Reproduce the items starting at the line containing "Which of the candidates" and ending at the last item, swapping "grass field" for "lawn" and leaving all else unchanged.

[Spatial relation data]
:::::

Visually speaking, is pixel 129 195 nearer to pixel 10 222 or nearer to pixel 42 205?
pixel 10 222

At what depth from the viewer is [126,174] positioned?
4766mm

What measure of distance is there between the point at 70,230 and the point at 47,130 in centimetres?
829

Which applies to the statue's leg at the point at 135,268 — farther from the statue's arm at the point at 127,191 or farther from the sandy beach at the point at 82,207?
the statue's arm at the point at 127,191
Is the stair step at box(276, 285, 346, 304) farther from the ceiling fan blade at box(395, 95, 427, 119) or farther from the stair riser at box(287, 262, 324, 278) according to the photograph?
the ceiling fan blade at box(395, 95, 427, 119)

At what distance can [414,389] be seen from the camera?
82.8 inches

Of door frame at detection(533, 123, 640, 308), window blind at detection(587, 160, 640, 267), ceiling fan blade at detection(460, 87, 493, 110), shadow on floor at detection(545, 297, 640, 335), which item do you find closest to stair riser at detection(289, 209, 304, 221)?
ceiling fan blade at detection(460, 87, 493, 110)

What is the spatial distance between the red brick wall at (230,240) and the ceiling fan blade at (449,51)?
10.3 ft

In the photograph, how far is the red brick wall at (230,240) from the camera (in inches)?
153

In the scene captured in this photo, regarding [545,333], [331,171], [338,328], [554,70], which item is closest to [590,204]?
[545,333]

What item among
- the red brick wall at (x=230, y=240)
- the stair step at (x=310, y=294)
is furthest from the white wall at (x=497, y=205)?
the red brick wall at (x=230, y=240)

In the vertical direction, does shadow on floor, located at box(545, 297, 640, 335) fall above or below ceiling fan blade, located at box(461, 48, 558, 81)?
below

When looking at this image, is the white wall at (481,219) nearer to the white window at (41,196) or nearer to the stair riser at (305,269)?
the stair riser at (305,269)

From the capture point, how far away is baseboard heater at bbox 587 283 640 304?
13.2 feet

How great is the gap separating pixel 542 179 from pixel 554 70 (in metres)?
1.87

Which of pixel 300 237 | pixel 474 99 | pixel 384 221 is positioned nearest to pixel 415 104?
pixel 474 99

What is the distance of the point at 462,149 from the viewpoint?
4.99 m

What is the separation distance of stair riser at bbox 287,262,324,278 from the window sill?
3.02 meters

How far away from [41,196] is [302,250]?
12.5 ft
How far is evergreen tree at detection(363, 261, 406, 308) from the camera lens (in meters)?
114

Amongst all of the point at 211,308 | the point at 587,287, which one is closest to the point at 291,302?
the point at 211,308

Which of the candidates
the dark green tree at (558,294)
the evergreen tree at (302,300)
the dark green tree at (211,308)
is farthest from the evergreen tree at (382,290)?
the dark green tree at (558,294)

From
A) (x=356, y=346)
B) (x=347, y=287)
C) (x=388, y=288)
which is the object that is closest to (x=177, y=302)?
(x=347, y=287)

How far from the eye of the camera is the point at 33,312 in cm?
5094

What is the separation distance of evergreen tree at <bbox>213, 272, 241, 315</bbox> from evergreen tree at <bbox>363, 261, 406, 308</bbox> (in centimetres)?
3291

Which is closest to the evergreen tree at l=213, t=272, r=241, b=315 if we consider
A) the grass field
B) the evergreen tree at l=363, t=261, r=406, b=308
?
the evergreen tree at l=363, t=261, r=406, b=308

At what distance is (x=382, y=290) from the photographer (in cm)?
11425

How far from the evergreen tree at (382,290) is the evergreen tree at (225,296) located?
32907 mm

:::::

Output of the task:
Which of the candidates
the dark green tree at (558,294)
the evergreen tree at (302,300)
the dark green tree at (211,308)
is farthest from the evergreen tree at (382,290)?
the dark green tree at (558,294)

From
A) (x=356, y=346)
B) (x=347, y=287)
C) (x=388, y=288)
which is the object that is closest to (x=177, y=302)?
(x=347, y=287)

How far from the eye of the camera is the point at 33,312 in cm?
5094

What is the separation distance of evergreen tree at <bbox>213, 272, 241, 315</bbox> from evergreen tree at <bbox>363, 261, 406, 308</bbox> (in centimetres)?
3291

Which is closest to the evergreen tree at l=213, t=272, r=241, b=315 if we consider
A) the lawn
B) the evergreen tree at l=363, t=261, r=406, b=308
?
the evergreen tree at l=363, t=261, r=406, b=308

At what distance is (x=382, y=290) from the photographer (in cm)?
11425

How far from the evergreen tree at (382,290) is the evergreen tree at (225,296) located?
32907 mm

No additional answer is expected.